Cave bears may have been adapting to survive the ice age

Ventral (left) and dorsal (right) view of U. spelaeus cranium, with focus to the M1 and M2. No SC-99-47-1 from stratigraphic units 4A of Scladina Cave.

Recent research published in Quaternary Science Reviews on the long extinct cave bear (Ursus spelaeus) has found their attempt to adapt to the growing harshness of the last ice age before their extinction. These findings have also supported the theory of a completely plant based diet in these bears. 

Daniel Charters and Dr Carlo Meloro of the Research Centre in Evolutionary Anthropology and Palaeoecology at Liverpool John Moores University along with researchers from the cave site of Scladina, Belgium, set out to investigate how cave bear bones (in particular their teeth) changed over time and what these changes can tell us about the ecology and environment of different periods throughout the last ice age. 

Charters and Meloro studied teeth from cave bears between 40,000-150,000 years ago, excavated from sediments of Scladina cave. The different layered sediments in Scladina cave have been formed by different climatic events that cause the cave to fill with sediments and its associated finds. These can be dated to know an approximate age and order they were created. 

By comparing size and shape of teeth between each time period group, it was established that cave bear teeth adapt to the availability of food sources as a result of fluctuations in environment and climate. Findings show that the M1 and M2 teeth studied (grinding teeth) were smaller when the climate was warmer, as a result of varying food choices and lush vegetation. However, in harsher steppic environments dominated by ice, the cave bears dentition became larger to produce a greater surface area to grind up harder food types, such as mast (limited availability of foods that can survive ice age conditions). This rapid change in climatic factors would prove extremely detrimental for a completely herbivorous species.

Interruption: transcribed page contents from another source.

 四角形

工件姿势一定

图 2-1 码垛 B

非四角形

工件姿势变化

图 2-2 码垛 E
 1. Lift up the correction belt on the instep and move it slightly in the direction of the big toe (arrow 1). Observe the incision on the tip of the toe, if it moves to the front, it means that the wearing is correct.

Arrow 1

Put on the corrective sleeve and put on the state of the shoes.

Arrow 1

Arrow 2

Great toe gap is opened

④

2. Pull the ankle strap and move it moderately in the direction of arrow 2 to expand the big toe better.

Diagram showing bear teeth

Left, (Above) Anatomical nomenclature for M1. (Below) Landmark configuration for M1. Right, (Above) Anatomical nomenclature for M2. (Below) Landmark configuration for M2.

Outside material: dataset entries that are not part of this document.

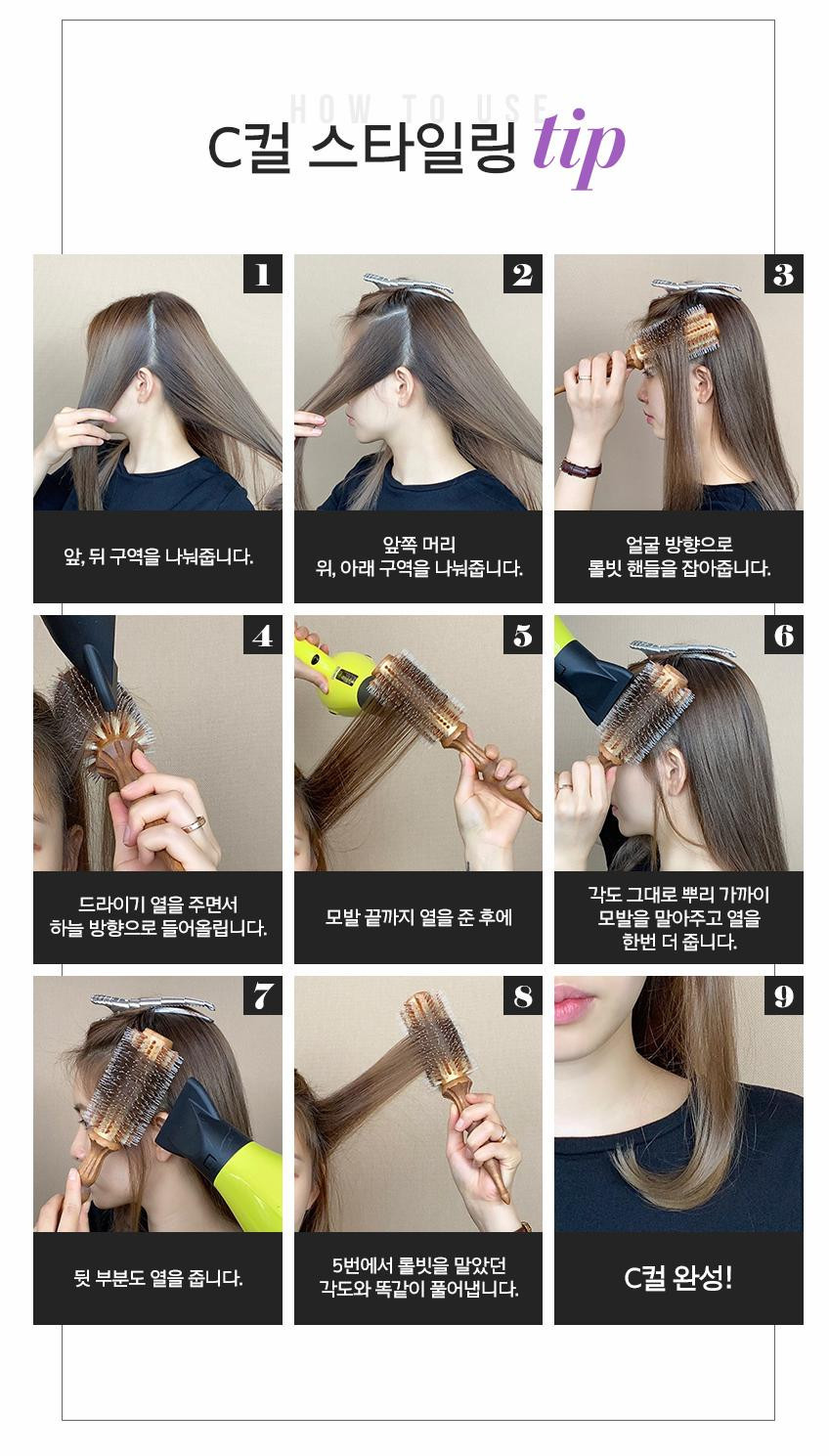 HOW TO USE

C컬 스타일링 tip

1

앞, 뒤 구역을 나눠줍니다.

2

앞쪽 머리 위, 아래 구역을 나눠줍니다.

3

얼굴 방향으로 롤빗 핸들을 잡아줍니다.

4

드라이기 열을 주면서 하늘 방향으로 들어올립니다.

5

모발 끝까지 열을 준 후에

6

각도 그대로 뿌리 가까이 모발을 말아주고 열을 한번 더 줍니다.

7

뒷 부분도 열을 줍니다.

8

5번에서 롤빗을 말았던 각도와 똑같이 풀어냅니다.

9

C컬 완성!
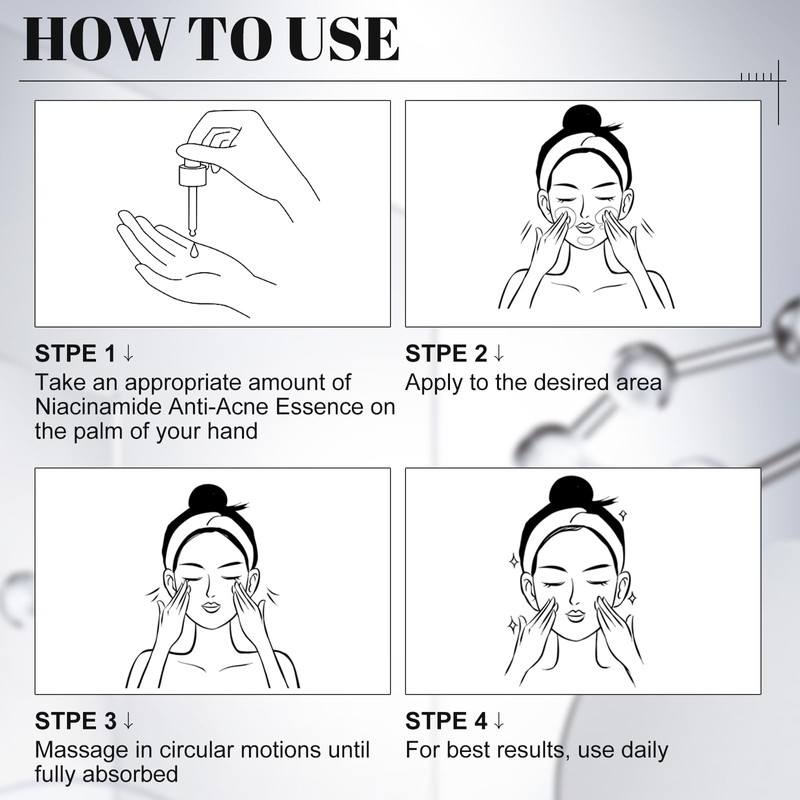 HOW TO USE

STPE 1 ↓
Take an appropriate amount of Niacinamide Anti-Acne Essence on the palm of your hand

STPE 2 ↓
Apply to the desired area

STPE 3 ↓
Massage in circular motions until fully absorbed

STPE 4 ↓
For best results, use daily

Abbreviations are: Par = paracone, Met = metacone, Mtst = metastyle, Mes = mesocone (2nd (distal) protocone), Pro = protocone, Mco = metaconule (mesocone), Hyp = hypocone, Phy = post-hypocone, Past = parastyle, LC = lingual cingulum, DC = distal cingulum.

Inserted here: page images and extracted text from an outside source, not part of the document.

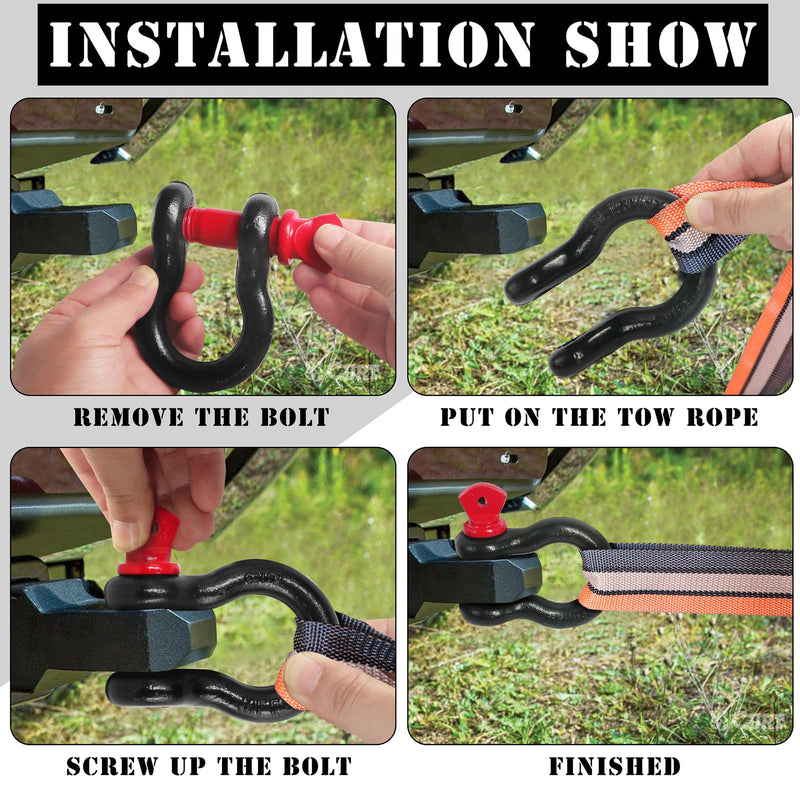 INSTALLATION SHOW

REMOVE THE BOLT

PUT ON THE TOW ROPE

SCREW UP THE BOLT

FINISHED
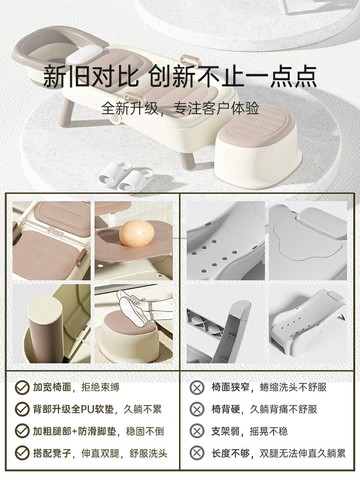 新旧对比 创新不止一点点

全新升级，专注客户体验

加宽椅面，拒绝束缚

背部升级全PU软垫，久躺不累

加粗腿部+防滑脚垫，稳固不倒

搭配凳子，伸直双腿，舒服洗头

椅面狭窄，蜷缩洗头不舒服

椅背硬，久躺背痛不舒服

支架弱，摇晃不稳

长度不够，双腿无法伸直久躺累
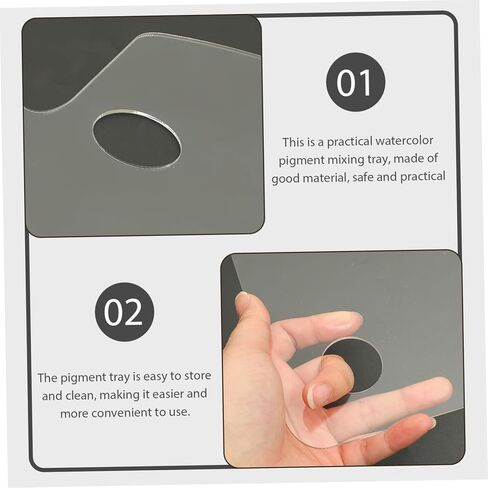 01

This is a practical watercolor pigment mixing tray, made of good material, safe and practical

02

The pigment tray is easy to store and clean, making it easier and more convenient to use.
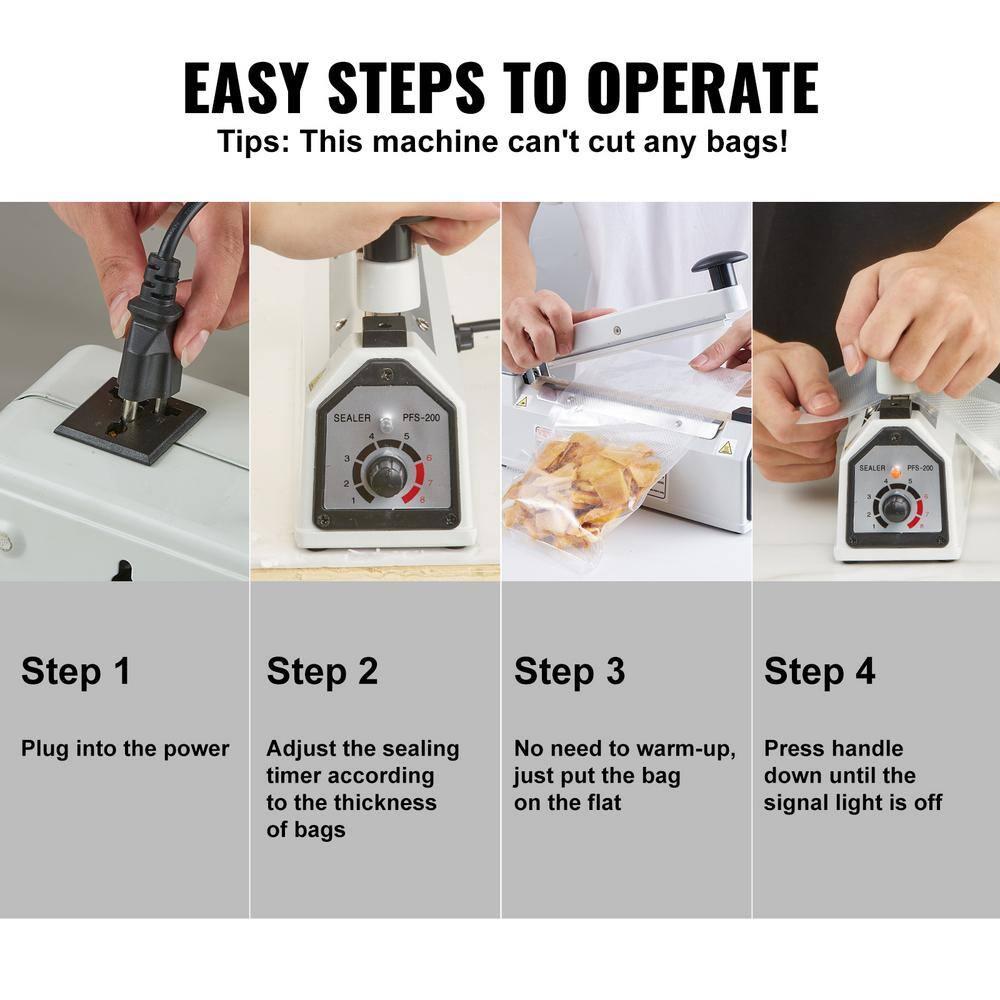 EASY STEPS TO OPERATE
Tips: This machine can't cut any bags!

SEALER PFS-200
1 2 3 4 5 6 7 8

SEALER PFS-200

Step 1
Plug into the power

Step 2
Adjust the sealing timer according to the thickness of bags

Step 3
No need to warm-up, just put the bag on the flat

Step 4
Press handle down until the signal light is off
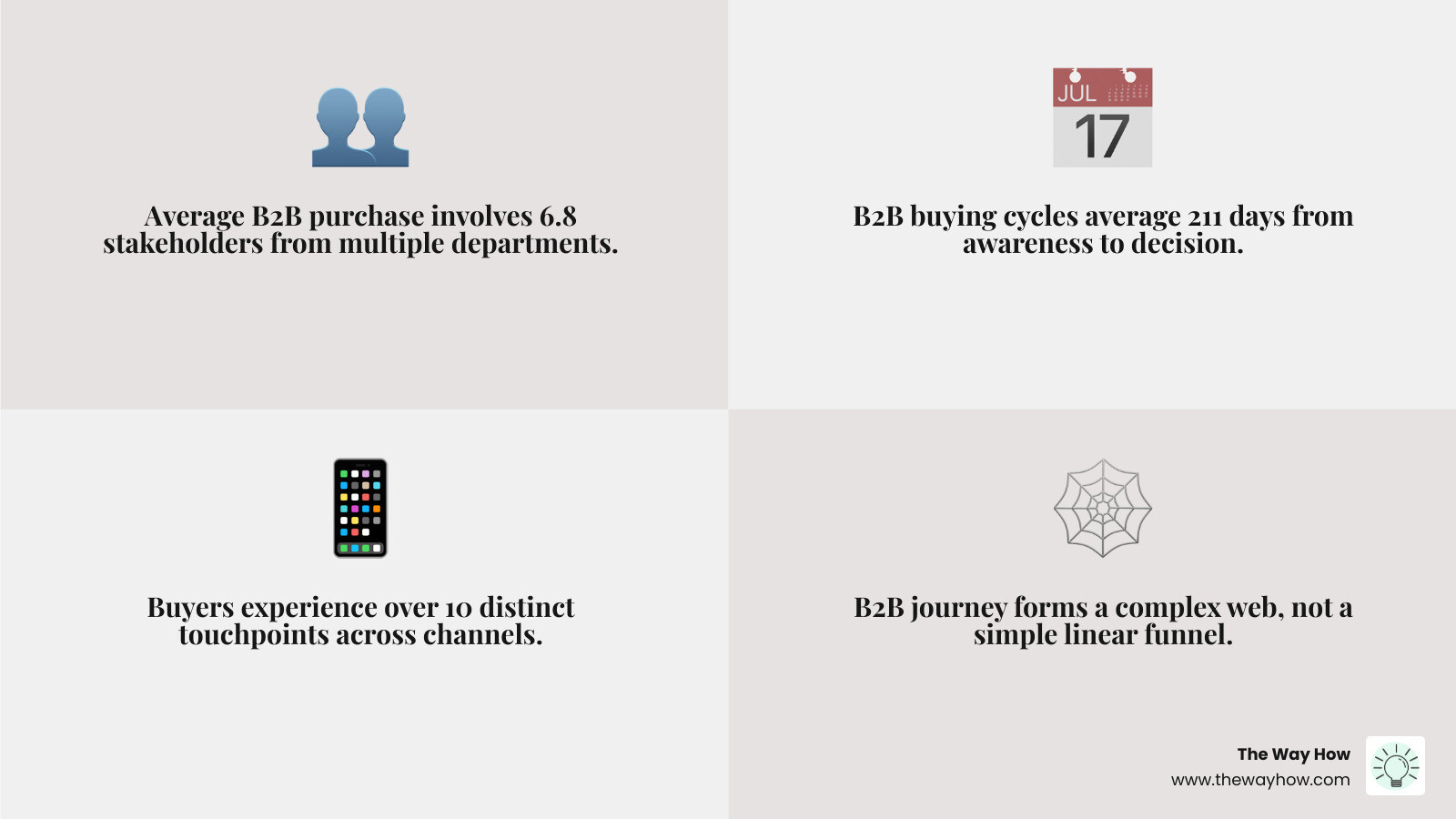 Average B2B purchase involves 6.8 stakeholders from multiple departments.

JUL
17

B2B buying cycles average 211 days from awareness to decision.

Buyers experience over 10 distinct touchpoints across channels.

B2B journey forms a complex web, not a simple linear funnel.

The Way How
www.thewayhow.com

An example of climate affecting a strict diet animal is something seen in the present-day, one being the polar bear that is hypercarnivorous (only eating meat). They face heightening climatic pressures as ice sheets melt, reducing their hunting platforms and inevitably, the amount of food available to them.

However, in the article, it clearly demonstrates that cave bear tooth morphology changed in size and shape over a relatively short time period. This further suggests that cave bears were well equipped to cope with climatic changes and that perhaps other factors need to be considered to explain their extinction.

Daniel Charters said, “Research into the past is not only fascinating to rewrite what has once happened on our planet, but it is important for us to understand extinct animals so that we can take that information and apply it to animals of today. Climate has a huge impact on different species, we see this in palaeontology with the mass extinction during the last ice age. The speed that climate is changing in the current interglacial could see another mass extinction event like that of previous glacial periods. Studies into temporal evolution and adaptation could prove an invaluable key for the future conservation of animals on our planet.”